A FIFA exige aprovação de visto?
As regras de licitação da FIFA para 2017 para países que desejam sediar esta Copa do Mundo especificam que o processamento de vistos “deve ser realizado de maneira não discriminatória”, com a ressalva de que não deve “ter um efeito negativo nos padrões de imigração e na segurança do país”.
O advogado esportivo Noor explica que afirma que, compreensivelmente, permanece a responsabilidade soberana pelo controle das fronteiras e pela segurança nacional. Mas os eventos desportivos globais exigem frequentemente um enquadramento especial.
“Não se trata de exigir que os Estados abandonem as suas leis de imigração ou renunciem à sua soberania.
“Em vez disso, é uma questão de saber se a organização do maior evento desportivo do mundo tem a responsabilidade de proporcionar inclusão e acesso significativos”, disse Noor.

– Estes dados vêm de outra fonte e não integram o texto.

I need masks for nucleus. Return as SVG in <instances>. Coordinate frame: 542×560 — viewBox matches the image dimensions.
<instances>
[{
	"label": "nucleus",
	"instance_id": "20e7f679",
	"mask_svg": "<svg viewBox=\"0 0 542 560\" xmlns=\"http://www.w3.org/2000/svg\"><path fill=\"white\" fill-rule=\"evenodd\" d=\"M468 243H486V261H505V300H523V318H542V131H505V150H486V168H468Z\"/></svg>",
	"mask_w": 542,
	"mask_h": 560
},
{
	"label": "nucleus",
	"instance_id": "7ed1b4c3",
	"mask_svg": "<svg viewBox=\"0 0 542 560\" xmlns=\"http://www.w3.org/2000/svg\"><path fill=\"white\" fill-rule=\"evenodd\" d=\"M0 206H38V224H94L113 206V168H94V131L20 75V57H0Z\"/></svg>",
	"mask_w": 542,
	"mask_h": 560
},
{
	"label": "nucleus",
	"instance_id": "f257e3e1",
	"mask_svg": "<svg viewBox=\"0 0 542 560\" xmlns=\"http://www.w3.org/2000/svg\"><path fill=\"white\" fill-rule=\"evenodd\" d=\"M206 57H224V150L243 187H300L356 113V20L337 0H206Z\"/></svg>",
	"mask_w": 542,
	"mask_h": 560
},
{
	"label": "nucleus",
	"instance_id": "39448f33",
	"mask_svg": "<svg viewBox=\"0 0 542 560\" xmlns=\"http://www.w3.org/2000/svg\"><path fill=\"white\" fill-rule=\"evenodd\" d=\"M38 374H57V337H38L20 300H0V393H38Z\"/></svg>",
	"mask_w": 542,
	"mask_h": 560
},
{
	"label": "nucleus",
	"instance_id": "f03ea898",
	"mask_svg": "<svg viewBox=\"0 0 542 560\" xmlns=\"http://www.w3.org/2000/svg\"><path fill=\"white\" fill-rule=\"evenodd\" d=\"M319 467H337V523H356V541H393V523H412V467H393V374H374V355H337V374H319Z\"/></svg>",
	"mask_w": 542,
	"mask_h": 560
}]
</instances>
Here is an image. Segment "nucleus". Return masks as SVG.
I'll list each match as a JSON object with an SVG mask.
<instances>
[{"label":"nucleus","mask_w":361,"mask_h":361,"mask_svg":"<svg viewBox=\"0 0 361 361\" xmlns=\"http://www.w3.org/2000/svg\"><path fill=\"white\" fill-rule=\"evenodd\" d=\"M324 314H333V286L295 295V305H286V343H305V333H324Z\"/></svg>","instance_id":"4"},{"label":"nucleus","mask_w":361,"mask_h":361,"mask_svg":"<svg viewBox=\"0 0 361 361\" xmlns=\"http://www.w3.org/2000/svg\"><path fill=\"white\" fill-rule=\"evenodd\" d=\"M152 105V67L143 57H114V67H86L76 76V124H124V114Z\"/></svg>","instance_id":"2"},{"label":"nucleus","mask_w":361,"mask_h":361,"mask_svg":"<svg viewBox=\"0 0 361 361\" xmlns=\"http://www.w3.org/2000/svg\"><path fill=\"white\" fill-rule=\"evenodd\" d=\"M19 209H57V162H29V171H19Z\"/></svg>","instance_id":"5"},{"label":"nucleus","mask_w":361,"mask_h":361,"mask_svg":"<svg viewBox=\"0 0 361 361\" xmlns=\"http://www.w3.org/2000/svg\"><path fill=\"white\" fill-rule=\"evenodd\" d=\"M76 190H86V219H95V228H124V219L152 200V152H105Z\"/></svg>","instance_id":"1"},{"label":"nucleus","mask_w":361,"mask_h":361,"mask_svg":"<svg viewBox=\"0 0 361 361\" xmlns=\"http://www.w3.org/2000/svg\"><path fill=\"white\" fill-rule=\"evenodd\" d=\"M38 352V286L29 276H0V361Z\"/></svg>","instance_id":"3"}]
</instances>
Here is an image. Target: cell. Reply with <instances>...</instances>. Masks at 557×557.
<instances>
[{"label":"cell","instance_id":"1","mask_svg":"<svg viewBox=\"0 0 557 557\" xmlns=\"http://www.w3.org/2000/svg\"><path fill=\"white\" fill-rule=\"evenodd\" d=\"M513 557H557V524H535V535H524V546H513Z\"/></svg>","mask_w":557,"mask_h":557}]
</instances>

O presidente da FIFA, Gianni Infantino, rejeitou preocupações e críticas. Afirmou que os executivos das organizações globais de futebol não são “reis do mundo” e não podem ignorar as decisões do governo.
Infantino, que enfrenta perguntas da mídia antes da Copa do Mundo na quarta-feira, disse que a Fifa está focada em ser uma “organização esportiva” e não interferirá na ajuda aos Estados Unidos. Considere a aprovação para entrada no país
“Estamos sempre a tentar encontrar soluções”, disse Infantino numa conferência de imprensa na Cidade do México, “mas temos de respeitar o facto de não sermos reis do mundo que podem governar governos e forças policiais. E não sei o que somos. Somos uma organização desportiva. Tentamos fazer o melhor que podemos com os meios que temos”.